Could you convert the entries below into a Markdown table with the columns "Row" and "Entry," numbering each row and leaving out any blank lines?

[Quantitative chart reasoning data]
Segment Open

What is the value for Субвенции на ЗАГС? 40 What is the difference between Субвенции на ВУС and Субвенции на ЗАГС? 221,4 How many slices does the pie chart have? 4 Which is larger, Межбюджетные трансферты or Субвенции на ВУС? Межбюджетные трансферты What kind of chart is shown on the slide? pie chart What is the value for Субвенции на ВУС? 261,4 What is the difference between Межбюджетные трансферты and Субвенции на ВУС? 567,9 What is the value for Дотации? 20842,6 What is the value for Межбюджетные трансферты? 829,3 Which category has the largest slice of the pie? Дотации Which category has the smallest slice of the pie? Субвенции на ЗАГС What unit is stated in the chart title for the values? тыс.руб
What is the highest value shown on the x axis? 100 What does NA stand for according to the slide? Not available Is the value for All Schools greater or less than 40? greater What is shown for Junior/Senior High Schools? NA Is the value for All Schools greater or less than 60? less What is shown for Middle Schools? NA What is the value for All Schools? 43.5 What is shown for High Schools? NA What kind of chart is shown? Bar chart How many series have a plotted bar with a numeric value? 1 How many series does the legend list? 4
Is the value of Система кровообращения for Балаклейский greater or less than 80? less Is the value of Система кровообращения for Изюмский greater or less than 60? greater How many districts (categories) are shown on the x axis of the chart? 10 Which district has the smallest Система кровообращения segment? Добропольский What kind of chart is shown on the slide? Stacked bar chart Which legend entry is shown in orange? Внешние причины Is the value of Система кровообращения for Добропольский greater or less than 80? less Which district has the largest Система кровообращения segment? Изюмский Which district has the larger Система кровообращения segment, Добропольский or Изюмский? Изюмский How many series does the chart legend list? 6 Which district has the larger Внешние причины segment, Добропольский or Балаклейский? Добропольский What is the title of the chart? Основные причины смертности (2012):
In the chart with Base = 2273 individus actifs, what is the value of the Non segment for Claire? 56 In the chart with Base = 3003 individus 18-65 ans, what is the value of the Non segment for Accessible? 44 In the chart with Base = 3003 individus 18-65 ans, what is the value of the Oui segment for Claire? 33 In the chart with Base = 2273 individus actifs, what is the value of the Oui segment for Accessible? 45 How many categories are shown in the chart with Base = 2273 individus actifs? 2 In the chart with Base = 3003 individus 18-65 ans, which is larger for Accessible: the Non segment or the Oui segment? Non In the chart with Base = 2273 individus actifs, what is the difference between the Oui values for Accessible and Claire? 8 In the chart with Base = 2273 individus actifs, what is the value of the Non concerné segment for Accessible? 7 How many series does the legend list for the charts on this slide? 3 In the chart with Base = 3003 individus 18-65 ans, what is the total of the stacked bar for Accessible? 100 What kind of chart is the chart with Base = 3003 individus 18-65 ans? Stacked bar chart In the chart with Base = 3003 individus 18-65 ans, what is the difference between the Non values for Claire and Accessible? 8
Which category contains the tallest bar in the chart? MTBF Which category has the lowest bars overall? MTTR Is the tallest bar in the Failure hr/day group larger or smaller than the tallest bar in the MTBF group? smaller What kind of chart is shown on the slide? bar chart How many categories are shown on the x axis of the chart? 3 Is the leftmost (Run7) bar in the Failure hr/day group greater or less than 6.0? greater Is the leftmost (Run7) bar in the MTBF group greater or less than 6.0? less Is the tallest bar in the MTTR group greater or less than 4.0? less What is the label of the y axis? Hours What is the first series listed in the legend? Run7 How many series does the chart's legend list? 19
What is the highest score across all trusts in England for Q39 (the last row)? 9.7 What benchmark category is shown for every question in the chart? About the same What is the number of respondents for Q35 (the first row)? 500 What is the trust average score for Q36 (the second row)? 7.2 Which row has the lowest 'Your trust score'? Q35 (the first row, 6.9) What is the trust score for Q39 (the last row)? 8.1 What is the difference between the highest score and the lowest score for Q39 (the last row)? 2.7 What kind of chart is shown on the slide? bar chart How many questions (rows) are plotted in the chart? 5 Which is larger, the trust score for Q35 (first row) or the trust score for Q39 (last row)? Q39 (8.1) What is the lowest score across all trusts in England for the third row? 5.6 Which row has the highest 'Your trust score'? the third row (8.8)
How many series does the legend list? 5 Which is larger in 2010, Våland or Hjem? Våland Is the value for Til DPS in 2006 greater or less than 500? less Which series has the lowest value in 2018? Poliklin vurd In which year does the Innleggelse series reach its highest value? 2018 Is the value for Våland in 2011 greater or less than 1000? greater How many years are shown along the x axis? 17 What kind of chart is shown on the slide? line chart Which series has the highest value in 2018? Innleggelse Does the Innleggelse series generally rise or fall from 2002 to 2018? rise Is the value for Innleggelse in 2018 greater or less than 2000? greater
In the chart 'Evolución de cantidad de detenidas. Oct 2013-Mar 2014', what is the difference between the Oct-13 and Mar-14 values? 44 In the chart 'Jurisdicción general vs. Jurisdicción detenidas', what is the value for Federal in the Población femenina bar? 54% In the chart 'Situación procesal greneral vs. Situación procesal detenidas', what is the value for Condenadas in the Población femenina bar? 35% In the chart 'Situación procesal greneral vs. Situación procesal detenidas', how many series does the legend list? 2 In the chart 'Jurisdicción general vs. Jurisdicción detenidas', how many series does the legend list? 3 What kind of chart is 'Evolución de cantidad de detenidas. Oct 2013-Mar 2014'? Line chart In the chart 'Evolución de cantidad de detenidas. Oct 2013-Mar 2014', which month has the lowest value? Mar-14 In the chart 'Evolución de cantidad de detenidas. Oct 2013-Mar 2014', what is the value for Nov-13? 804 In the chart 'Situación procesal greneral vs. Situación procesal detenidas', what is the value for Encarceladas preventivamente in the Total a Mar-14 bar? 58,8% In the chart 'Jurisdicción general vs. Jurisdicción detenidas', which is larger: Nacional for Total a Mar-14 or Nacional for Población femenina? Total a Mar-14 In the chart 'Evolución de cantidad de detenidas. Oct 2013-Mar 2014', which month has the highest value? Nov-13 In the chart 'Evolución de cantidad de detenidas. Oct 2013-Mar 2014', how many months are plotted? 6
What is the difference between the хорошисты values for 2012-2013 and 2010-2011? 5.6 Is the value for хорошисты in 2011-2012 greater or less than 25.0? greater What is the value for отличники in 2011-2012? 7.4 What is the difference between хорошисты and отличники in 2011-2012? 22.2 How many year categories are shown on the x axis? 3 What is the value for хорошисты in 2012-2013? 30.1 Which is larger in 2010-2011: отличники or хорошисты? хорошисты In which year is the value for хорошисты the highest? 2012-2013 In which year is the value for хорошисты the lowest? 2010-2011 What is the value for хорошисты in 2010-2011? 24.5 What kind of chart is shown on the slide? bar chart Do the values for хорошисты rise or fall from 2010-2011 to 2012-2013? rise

Segment Closed

* **YOUR RESPONSE**
| Row | Entry |
|---|---|
| 1 | What is the value for Субвенции на ЗАГС? 40 What is the difference between Субвенции на ВУС and Субвенции на ЗАГС? 221,4 How many slices does the pie chart have? 4 Which is larger, Межбюджетные трансферты or Субвенции на ВУС? Межбюджетные трансферты What kind of chart is shown on the slide? pie chart What is the value for Субвенции на ВУС? 261,4 What is the difference between Межбюджетные трансферты and Субвенции на ВУС? 567,9 What is the value for Дотации? 20842,6 What is the value for Межбюджетные трансферты? 829,3 Which category has the largest slice of the pie? Дотации Which category has the smallest slice of the pie? Субвенции на ЗАГС What unit is stated in the chart title for the values? тыс.руб |
| 2 | What is the highest value shown on the x axis? 100 What does NA stand for according to the slide? Not available Is the value for All Schools greater or less than 40? greater What is shown for Junior/Senior High Schools? NA Is the value for All Schools greater or less than 60? less What is shown for Middle Schools? NA What is the value for All Schools? 43.5 What is shown for High Schools? NA What kind of chart is shown? Bar chart How many series have a plotted bar with a numeric value? 1 How many series does the legend list? 4 |
| 3 | Is the value of Система кровообращения for Балаклейский greater or less than 80? less Is the value of Система кровообращения for Изюмский greater or less than 60? greater How many districts (categories) are shown on the x axis of the chart? 10 Which district has the smallest Система кровообращения segment? Добропольский What kind of chart is shown on the slide? Stacked bar chart Which legend entry is shown in orange? Внешние причины Is the value of Система кровообращения for Добропольский greater or less than 80? less Which district has the largest Система кровообращения segment? Изюмский Which district has the larger Система кровообращения segment, Добропольский or Изюмский? Изюмский How many series does the chart legend list? 6 Which district has the larger Внешние причины segment, Добропольский or Балаклейский? Добропольский What is the title of the chart? Основные причины смертности (2012): |
| 4 | In the chart with Base = 2273 individus actifs, what is the value of the Non segment for Claire? 56 In the chart with Base = 3003 individus 18-65 ans, what is the value of the Non segment for Accessible? 44 In the chart with Base = 3003 individus 18-65 ans, what is the value of the Oui segment for Claire? 33 In the chart with Base = 2273 individus actifs, what is the value of the Oui segment for Accessible? 45 How many categories are shown in the chart with Base = 2273 individus actifs? 2 In the chart with Base = 3003 individus 18-65 ans, which is larger for Accessible: the Non segment or the Oui segment? Non In the chart with Base = 2273 individus actifs, what is the difference between the Oui values for Accessible and Claire? 8 In the chart with Base = 2273 individus actifs, what is the value of the Non concerné segment for Accessible? 7 How many series does the legend list for the charts on this slide? 3 In the chart with Base = 3003 individus 18-65 ans, what is the total of the stacked bar for Accessible? 100 What kind of chart is the chart with Base = 3003 individus 18-65 ans? Stacked bar chart In the chart with Base = 3003 individus 18-65 ans, what is the difference between the Non values for Claire and Accessible? 8 |
| 5 | Which category contains the tallest bar in the chart? MTBF Which category has the lowest bars overall? MTTR Is the tallest bar in the Failure hr/day group larger or smaller than the tallest bar in the MTBF group? smaller What kind of chart is shown on the slide? bar chart How many categories are shown on the x axis of the chart? 3 Is the leftmost (Run7) bar in the Failure hr/day group greater or less than 6.0? greater Is the leftmost (Run7) bar in the MTBF group greater or less than 6.0? less Is the tallest bar in the MTTR group greater or less than 4.0? less What is the label of the y axis? Hours What is the first series listed in the legend? Run7 How many series does the chart's legend list? 19 |
| 6 | What is the highest score across all trusts in England for Q39 (the last row)? 9.7 What benchmark category is shown for every question in the chart? About the same What is the number of respondents for Q35 (the first row)? 500 What is the trust average score for Q36 (the second row)? 7.2 Which row has the lowest 'Your trust score'? Q35 (the first row, 6.9) What is the trust score for Q39 (the last row)? 8.1 What is the difference between the highest score and the lowest score for Q39 (the last row)? 2.7 What kind of chart is shown on the slide? bar chart How many questions (rows) are plotted in the chart? 5 Which is larger, the trust score for Q35 (first row) or the trust score for Q39 (last row)? Q39 (8.1) What is the lowest score across all trusts in England for the third row? 5.6 Which row has the highest 'Your trust score'? the third row (8.8) |
| 7 | How many series does the legend list? 5 Which is larger in 2010, Våland or Hjem? Våland Is the value for Til DPS in 2006 greater or less than 500? less Which series has the lowest value in 2018? Poliklin vurd In which year does the Innleggelse series reach its highest value? 2018 Is the value for Våland in 2011 greater or less than 1000? greater How many years are shown along the x axis? 17 What kind of chart is shown on the slide? line chart Which series has the highest value in 2018? Innleggelse Does the Innleggelse series generally rise or fall from 2002 to 2018? rise Is the value for Innleggelse in 2018 greater or less than 2000? greater |
| 8 | In the chart 'Evolución de cantidad de detenidas. Oct 2013-Mar 2014', what is the difference between the Oct-13 and Mar-14 values? 44 In the chart 'Jurisdicción general vs. Jurisdicción detenidas', what is the value for Federal in the Población femenina bar? 54% In the chart 'Situación procesal greneral vs. Situación procesal detenidas', what is the value for Condenadas in the Población femenina bar? 35% In the chart 'Situación procesal greneral vs. Situación procesal detenidas', how many series does the legend list? 2 In the chart 'Jurisdicción general vs. Jurisdicción detenidas', how many series does the legend list? 3 What kind of chart is 'Evolución de cantidad de detenidas. Oct 2013-Mar 2014'? Line chart In the chart 'Evolución de cantidad de detenidas. Oct 2013-Mar 2014', which month has the lowest value? Mar-14 In the chart 'Evolución de cantidad de detenidas. Oct 2013-Mar 2014', what is the value for Nov-13? 804 In the chart 'Situación procesal greneral vs. Situación procesal detenidas', what is the value for Encarceladas preventivamente in the Total a Mar-14 bar? 58,8% In the chart 'Jurisdicción general vs. Jurisdicción detenidas', which is larger: Nacional for Total a Mar-14 or Nacional for Población femenina? Total a Mar-14 In the chart 'Evolución de cantidad de detenidas. Oct 2013-Mar 2014', which month has the highest value? Nov-13 In the chart 'Evolución de cantidad de detenidas. Oct 2013-Mar 2014', how many months are plotted? 6 |
| 9 | What is the difference between the хорошисты values for 2012-2013 and 2010-2011? 5.6 Is the value for хорошисты in 2011-2012 greater or less than 25.0? greater What is the value for отличники in 2011-2012? 7.4 What is the difference between хорошисты and отличники in 2011-2012? 22.2 How many year categories are shown on the x axis? 3 What is the value for хорошисты in 2012-2013? 30.1 Which is larger in 2010-2011: отличники or хорошисты? хорошисты In which year is the value for хорошисты the highest? 2012-2013 In which year is the value for хорошисты the lowest? 2010-2011 What is the value for хорошисты in 2010-2011? 24.5 What kind of chart is shown on the slide? bar chart Do the values for хорошисты rise or fall from 2010-2011 to 2012-2013? rise |